Orientation Week they encourage you to keep your doors open to foster a friendly and open atmosphere. A girl whose name I heard several times in a getting-to-know-you name game last night but whose name I still of course cannot remember is draped across the open doorway of the room across the hall from us, shouting over the first thirty seconds of whatever song someone in there is playing on a laptop.

“I mean, it’s just stupid. Like, what example does it set where the first book we’re assigned to read in college, BEFORE college, even, we’re not even tested on? Not that I WANT to take a test, right? But it’s, like—”

We got a letter from the school about a month ago saying all incoming freshmen had to read this book The Silk-Maker’s Assistant, as an “introduction to our life in the Liberal Arts.” I read it and I guess a lot of other people did too. Anyway, it hasn’t been mentioned in any of our orientation seminars and there probably will never be a grade given. A lot of people are furious about their time being wasted and I think they are starting to realize that college may not be a hallowed academic proving ground where their finely honed MLA-citation skills will place them at the head of the pack. People are already pissed at the school, but I’m not. I am just happy they accepted a transcript that’s a Frankenstein’s monster of grades from different high schools.

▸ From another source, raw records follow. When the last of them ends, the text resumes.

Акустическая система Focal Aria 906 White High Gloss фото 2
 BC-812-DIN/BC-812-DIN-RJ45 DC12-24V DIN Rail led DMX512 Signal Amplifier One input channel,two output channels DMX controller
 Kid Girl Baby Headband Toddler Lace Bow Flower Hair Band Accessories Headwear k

I’m just happy to be away.

My roommate is down in the laundry room but on his desk he has this book someone clearly gave him as a going-away-to-college present. It’s this graphic-novel-style thing called I Got In, Now What?: Getting the Most out of the Best Years of Your Life. I was leafing through it while I was putting off sitting down to write this, and in it, an amiable slacker guy whose beard is indicated by six black lines jutting out from his chin advises the reader to “just make mistakes!” I took his advice, without ever actually hearing his advice and a full two years before college, and made definitely the biggest mistake of my life. Probably a bigger mistake than most people’s biggest mistake of their lives. My brother started college two years before me, and he told me that the kids you’re friends with that first week of college you will not end up being friends with in the long run, for whatever reason. In a month, when we’re not friends anymore, I’m going to call or e-mail the kids I’ve been hanging out with this week (Elon, Roger, Kelsey) and tell them they dodged a bullet.

A big debate in the newspapers and among the TV pundits is whether kids with the money to afford over-the-counter Symnitol will have an advantage over kids who can’t afford it, or if schools should just go ahead and administer it to everybody. I think I’m sort of a unique case, and I also think who can and can’t afford it is the least of their worries, but they don’t know that yet. Before I leafed through my roommate’s book and before I sat down to write this I pulled a hundred bucks out of the ATM in the laundry room and I took that down to the pharmacy and got fourteen Symnitol, enough to keep me up consequence-free for two weeks. To tell you the truth I can kind of already not-sleep without it, and by getting this down I guess I’m hoping to end that.

Anyway, two weeks seems like a long time. I bet you all I really need is tonight.